With each successive CD I recorded, I got a little more ambitious until I decided to recruit some of my music heroes to play on my record with me. I eventually landed a national record deal with 33rd Street Records and a minor second career was born. But Fogelberg, the artist with whom I really wanted to record with most of all, announced in mid-2004 that he had advanced prostate cancer. So I waited, hoping and praying that he would get well. I dreamed that one day I might get a chance to record with him or perhaps even write a song with him. It was totally presumptuous of me, of course, but that's what dreams are all about.

But that dream died when an old friend and songwriting buddy sent me an email this past Sunday afternoon telling me that Fogelberg had died. I was stunned, and deeply saddened. The man who made such beautiful music these past 35 years, and inspired me to make my own music, died at his home in Maine after a long and courageous battle with advanced prostate cancer.
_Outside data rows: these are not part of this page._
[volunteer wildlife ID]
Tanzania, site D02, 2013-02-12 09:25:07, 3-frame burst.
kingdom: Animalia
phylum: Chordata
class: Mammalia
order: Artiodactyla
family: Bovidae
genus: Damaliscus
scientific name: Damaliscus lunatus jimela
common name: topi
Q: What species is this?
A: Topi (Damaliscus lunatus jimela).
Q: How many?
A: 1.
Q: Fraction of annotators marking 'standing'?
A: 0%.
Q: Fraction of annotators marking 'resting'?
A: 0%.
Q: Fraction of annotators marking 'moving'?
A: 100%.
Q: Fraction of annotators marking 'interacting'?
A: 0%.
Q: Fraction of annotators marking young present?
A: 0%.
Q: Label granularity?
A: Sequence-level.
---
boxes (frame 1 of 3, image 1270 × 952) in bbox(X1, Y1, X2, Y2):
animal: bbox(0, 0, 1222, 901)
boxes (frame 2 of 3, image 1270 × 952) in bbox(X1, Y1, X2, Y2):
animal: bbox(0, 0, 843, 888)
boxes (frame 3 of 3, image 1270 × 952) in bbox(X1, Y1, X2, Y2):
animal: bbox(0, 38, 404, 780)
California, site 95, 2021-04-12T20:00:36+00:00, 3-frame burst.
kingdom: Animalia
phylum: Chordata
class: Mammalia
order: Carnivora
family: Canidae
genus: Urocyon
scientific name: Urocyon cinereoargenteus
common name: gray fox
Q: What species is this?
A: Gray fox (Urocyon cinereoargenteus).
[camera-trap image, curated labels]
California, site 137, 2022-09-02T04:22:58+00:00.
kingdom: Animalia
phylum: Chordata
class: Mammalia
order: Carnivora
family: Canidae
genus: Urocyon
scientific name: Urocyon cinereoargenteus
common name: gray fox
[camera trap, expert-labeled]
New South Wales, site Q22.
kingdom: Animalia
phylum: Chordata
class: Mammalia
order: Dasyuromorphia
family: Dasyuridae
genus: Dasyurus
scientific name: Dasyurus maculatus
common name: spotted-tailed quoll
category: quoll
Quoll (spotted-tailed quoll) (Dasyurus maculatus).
Since I heard the news, I've been playing a lot of those old Fogelberg tunes I learned when I was a kid, and my wife and daughter have been singing them along with me (they love his music, too). The songs are even more bittersweet now, of course, just as "Imagine" became after John Lennon died. As I sing Fogelberg's songs now, I recall where I was when I first learned each one, and I am reminded, again, just how much great music he gave us all.

The joy, sadness, beauty and majesty in his brilliantly crafted tunes have lifted me throughout my life. And I know I'm not alone. There are millions of people out there who've been touched by one or more of his songs. Dan Fogelberg was a gifted artist whose music has made this world a little more livable and lovely, and those songs will live on. Fogelberg's quiet courage and grace in the face of cancer were an inspiration to me, and I'm sure to a lot of other cancer patients and survivors as well.

I never met or even spoke to the man. But I will miss him, terribly.